The real problem is the web audience is wildly different to other platforms, and has very different expectations which prioritize speed of loading and then extreme long form engagement with little threat. This has created a very different ecosystem, and one that when it encounters something technically impressive goes "oh nice" then moves swiftly on to something else.

For example, you could 100% do Minecraft on the web today, with P2P multiplayer and everything else, and it's kind of revealing that this isn't a huge thing already.

1 comments

Infinity Blade, the game used by Apple to demo iOS OpenGL ES 3.0 in 2011, is the bare minimum.
But you absolutely could do Infinity Blade. No one does because it's not worth the effort. (I would argue this was true on iOS too - the games that made money did not look like Infinity Blade).

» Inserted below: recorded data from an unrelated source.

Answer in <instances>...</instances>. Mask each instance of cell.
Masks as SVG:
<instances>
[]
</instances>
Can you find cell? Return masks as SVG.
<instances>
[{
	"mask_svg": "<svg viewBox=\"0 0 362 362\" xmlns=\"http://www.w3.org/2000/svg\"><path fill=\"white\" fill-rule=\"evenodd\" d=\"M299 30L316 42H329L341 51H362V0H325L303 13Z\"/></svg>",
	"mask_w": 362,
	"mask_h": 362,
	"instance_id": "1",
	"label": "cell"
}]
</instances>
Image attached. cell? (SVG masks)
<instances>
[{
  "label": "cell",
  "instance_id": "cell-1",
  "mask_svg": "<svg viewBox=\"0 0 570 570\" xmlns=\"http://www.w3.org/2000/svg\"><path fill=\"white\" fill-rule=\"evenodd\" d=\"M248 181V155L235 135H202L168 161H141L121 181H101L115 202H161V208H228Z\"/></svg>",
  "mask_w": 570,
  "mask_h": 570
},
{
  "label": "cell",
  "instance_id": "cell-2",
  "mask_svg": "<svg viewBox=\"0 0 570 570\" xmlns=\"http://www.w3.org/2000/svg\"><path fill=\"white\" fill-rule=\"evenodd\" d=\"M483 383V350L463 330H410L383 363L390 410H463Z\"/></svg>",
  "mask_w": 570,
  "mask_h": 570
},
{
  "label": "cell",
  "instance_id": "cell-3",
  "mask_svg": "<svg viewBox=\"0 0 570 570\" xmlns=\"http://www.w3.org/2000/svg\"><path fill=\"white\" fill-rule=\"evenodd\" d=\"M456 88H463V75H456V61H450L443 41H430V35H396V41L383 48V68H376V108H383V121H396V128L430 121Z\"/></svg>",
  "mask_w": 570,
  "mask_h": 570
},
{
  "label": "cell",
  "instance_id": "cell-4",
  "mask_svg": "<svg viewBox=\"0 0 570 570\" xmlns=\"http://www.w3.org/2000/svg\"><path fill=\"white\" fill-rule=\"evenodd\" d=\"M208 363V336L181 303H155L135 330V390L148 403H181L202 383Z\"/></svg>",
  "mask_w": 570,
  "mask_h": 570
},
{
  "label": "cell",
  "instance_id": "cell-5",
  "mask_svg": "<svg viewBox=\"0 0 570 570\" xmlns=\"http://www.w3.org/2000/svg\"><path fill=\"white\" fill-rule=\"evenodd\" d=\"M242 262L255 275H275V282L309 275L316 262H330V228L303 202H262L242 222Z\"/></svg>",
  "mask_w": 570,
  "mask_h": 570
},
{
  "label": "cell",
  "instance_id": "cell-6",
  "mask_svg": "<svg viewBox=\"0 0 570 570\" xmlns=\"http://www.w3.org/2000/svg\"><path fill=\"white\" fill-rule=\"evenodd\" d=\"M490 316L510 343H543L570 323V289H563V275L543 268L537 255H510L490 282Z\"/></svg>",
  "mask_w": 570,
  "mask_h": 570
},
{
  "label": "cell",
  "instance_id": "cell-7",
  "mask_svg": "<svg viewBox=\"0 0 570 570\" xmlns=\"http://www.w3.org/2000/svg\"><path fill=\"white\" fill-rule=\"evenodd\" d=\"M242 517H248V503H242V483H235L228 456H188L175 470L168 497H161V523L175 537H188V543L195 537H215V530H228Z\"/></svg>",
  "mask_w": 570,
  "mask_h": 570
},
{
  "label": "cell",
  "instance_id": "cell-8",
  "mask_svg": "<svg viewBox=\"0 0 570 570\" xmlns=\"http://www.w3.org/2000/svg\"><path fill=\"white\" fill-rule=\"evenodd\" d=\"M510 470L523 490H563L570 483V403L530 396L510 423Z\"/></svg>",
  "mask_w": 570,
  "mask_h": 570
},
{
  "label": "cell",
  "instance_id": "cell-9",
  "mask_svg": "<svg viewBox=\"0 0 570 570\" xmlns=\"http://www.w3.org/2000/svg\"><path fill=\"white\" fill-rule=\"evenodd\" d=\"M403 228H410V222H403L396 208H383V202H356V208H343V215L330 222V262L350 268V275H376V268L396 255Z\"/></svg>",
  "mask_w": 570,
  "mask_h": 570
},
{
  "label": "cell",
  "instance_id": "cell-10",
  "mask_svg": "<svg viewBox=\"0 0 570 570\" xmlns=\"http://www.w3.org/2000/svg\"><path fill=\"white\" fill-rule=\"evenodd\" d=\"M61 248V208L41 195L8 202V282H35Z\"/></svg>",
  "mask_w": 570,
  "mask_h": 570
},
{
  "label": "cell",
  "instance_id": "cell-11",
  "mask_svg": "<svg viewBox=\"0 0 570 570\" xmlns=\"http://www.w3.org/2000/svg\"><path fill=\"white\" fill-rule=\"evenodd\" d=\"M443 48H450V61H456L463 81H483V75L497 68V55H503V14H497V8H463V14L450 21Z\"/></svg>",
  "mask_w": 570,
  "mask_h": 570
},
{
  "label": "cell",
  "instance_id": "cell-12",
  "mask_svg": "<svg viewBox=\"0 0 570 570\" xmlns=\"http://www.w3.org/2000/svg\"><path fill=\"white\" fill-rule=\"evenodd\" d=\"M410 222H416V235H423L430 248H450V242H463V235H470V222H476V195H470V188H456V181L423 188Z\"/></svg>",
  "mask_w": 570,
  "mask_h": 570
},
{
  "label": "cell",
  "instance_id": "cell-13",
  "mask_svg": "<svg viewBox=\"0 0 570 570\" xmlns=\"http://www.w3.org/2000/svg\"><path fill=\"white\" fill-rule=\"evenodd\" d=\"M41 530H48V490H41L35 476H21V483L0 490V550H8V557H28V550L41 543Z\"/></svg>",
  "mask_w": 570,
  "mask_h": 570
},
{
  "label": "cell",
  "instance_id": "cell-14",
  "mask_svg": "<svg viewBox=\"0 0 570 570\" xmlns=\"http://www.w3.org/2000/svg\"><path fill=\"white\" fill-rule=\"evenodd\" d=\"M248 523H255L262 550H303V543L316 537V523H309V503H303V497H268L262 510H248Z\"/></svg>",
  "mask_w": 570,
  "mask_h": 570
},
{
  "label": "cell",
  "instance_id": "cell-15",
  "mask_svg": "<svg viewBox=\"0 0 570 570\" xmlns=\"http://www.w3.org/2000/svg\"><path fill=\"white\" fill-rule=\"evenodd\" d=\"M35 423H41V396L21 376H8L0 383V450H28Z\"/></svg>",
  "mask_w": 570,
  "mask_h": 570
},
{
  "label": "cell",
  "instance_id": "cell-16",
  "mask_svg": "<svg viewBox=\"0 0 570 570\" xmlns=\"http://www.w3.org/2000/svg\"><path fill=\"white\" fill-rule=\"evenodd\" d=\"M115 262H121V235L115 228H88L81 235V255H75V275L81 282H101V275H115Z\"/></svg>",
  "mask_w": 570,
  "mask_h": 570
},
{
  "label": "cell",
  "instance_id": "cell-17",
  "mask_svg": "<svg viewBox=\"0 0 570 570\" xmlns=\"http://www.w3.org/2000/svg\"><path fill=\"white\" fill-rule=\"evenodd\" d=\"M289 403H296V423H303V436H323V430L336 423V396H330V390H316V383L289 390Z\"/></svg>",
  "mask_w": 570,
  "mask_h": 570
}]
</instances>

That recent Marble Madness a like https://news.ycombinator.com/item?id=42212644 was a far better fit for the audience on the web, and is not technically unimpressive, considering how smooth and responsive it is, along with the image quality.

And I don't have the same amount of assets, but in terms of rendering features this is more than Infinity Blade: https://luduxia.com/whichwayround/

Being worth the effort or not, doesn't change the fact it isn't available.

That recent example, was designed for desktop, for example, lacking gyro use, and doesn't respond well to touch.

That demo looks more like a PS2 kind of thing, 2000 technology.

I suggest you go and look at youtube videos of Infinity Blade, because that doesn't use physical lighting models or even have real time shadowing of any kind. It is all just big textures covering 90% of the screen.

You have very serious rose tinted spectacles.

I know how it was, and yet regardless of your glasses remark, where are all those great WebGL 2.0 games?

All really impressive rendering taking place on the browser are ShaderToy samples and demoscene competition entries.

> where are all those great WebGL 2.0 games?

That is my point: there isn’t a technological barrier. It is a business one.

If you made Infinity Blade and put it on the web today what would you get in return for your efforts? Complaints about how it runs better on newer devices than some six year old low end Android running Firefox, and people trying to hack it to change the assets and repackage it on crazygames.

You definitely would not recover your dev cost.